Rheumatoid arthritis (RA) is a disease affecting around 1% of the population in the United Kingdom. Typically, RA onset is in the fifth decade of life, but disease onset at an earlier age is frequent. RA affects mainly the small joints of hands and feet, causing pain, disability and, if not treated, joint destruction. The exact cause of the disease is not known, but it is established that the immune system of the patient is attacking his own joints - therefore, RA is classified as an autoimmune disease.
Based on the presence or absence of antibodies called anti-citrullinated peptide antibodies (ACPA), RA can be classified as ACPA+ or ACPA- disease. ACPA+ RA is usually more severe than ACPA- RA, though several patients with ACPA+ RA have a milder disease course, while several patients with ACPA- RA have a more severe disease course. Therefore, ACPA cannot be used predict for sure which patients will develop a disabling disease and should be treated more aggressively at disease onset.
Identifying genetic markers of rheumatoid arthritis severity:
One of my research focus consists of identifying genetic polymorphisms (=small differences in genes between patients) which would allow rheumatologists to predict which patients will go on and develop a severe disease course in the future. Several genetic markers predisposing healthy individuals to develop RA have been identified so far, but it is not clear if and how those susceptibility polymorphisms affect disease course. I am therefore testing RA susceptibility polymorphisms for their association with disease severity and I am trying to identify new markers of disease severity, which would be different to the markers of RA susceptibility.

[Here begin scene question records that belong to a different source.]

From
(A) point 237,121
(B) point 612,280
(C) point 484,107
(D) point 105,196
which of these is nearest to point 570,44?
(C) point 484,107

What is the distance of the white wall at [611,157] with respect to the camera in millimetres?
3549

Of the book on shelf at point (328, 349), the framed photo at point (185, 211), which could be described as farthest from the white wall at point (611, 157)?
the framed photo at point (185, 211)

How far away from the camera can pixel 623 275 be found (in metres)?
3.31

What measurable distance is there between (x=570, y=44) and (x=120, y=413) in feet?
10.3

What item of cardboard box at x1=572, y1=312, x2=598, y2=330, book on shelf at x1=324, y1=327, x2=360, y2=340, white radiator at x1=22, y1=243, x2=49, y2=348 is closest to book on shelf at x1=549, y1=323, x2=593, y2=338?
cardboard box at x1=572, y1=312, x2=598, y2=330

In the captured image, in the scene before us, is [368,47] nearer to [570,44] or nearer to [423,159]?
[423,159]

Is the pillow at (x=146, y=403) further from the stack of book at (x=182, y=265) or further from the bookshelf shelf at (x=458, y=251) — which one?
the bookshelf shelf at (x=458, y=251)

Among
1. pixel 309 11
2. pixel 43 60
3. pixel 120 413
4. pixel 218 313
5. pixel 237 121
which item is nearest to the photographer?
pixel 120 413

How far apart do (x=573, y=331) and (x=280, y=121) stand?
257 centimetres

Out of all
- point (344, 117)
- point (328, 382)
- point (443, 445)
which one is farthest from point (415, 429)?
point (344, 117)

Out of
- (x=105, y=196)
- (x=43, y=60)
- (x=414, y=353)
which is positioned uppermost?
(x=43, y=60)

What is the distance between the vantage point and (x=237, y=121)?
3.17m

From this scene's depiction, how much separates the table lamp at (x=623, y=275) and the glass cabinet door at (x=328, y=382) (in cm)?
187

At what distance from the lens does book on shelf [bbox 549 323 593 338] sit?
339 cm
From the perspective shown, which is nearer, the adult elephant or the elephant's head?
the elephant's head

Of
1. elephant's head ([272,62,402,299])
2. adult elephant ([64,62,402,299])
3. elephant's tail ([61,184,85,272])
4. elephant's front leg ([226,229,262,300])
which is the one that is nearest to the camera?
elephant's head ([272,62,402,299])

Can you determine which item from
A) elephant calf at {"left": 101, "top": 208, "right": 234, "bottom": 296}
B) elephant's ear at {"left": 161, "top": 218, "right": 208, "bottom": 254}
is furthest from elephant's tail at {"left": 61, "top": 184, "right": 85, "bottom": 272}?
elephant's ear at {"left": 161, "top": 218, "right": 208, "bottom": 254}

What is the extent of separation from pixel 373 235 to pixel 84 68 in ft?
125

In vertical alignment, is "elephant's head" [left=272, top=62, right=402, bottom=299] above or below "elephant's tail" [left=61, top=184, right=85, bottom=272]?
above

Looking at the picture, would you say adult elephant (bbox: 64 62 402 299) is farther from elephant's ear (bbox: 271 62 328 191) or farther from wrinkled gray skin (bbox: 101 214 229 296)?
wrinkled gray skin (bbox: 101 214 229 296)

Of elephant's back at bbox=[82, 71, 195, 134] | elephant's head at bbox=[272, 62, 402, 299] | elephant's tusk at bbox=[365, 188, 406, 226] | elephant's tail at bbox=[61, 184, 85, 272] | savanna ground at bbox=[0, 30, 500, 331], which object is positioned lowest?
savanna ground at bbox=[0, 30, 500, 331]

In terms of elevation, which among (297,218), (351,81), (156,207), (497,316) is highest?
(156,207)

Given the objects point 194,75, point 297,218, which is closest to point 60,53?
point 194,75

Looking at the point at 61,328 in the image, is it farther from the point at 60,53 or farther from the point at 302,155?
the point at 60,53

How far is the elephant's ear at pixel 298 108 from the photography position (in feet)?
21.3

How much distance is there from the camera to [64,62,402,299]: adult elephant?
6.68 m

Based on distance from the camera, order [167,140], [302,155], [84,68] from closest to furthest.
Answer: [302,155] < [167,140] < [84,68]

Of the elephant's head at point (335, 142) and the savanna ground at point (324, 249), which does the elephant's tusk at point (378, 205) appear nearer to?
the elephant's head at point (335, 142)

Studying the genetic differences between two different types of rheumatoid arthritis:
Most genetic studies which identified susceptibility markers for RA have been performed in patients' groups comprising a vast majority of ACPA+ patients. Therefore, little is known on the genetics of ACPA- RA. Another focus of interest consists of comparing the genetic markers of ACPA+ RA with those of ACPA- RA and of identifying new genetic markers of ACPA- RA.